A compelling counter-argument to the assertion that people are overvaluing tech would be a clear explanation of why the prices being spent on tech companies now are justified by compelling reasons to believe that those companies can produce value for shareholders by either delivering a portion of profits to the owner's pockets or by increasing the fundamental value of the company. This explanation would of course need to be finished off by a case for why the amount of value that can be delivered to shareholders is in proportion to price at which those shares are trading hands.
On the other hand, folks churning out lists of reasons why "this time it's different" that are peppered with buzzwords like 'transformative', but never getting around to directly addressing the actual question at hand in any sort of articulate manner, have been something of a mascot for the past few market bubbles. Consequently, seeing them coming out of the woodwork yet again does not inspire confidence. No, it's not proof that we're in a bubble. But it takes some heroic naivete to see that behavior and not think, "Hmm, now where have I seen people acting like this before?"
Articles explaining why we are in a tech bubble pop up constantly. This is the first article that I can recall in the last half year taking the opposite position.
But to his point about a possible bubble- I think it all depends upon exactly how you define this thing we call a bubble.
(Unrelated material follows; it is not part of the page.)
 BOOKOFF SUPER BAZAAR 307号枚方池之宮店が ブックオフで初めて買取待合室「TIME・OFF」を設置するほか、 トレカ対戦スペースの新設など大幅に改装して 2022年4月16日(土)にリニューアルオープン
If you compare the climate of today's dot com startups with that of the 90's, certainly we are nowhere close. Very few internet companies are going public these days, and those that are aren't enough to create a bubble large enough that a collapse would mean more than a microscopic percentage of the market at large losing a substantial amount of money. Most employees are not paid entirely in stock, so you wouldn't see a whole class of people go from millionaires to penniless in a matter of days.
However, if you define a bubble simply as a disproportionately large number of businesses in a particular industry being obscenely overvalued, I think we've been there for a few years. I don't think it will end abruptly from a string of bankruptcies or a market crash like the last one. I think it will end when the market becomes sufficiently saturated with businesses creating such a small amount of value that other industries become more attractive for investment. When the money leaves, people will pursue businesses in those industries.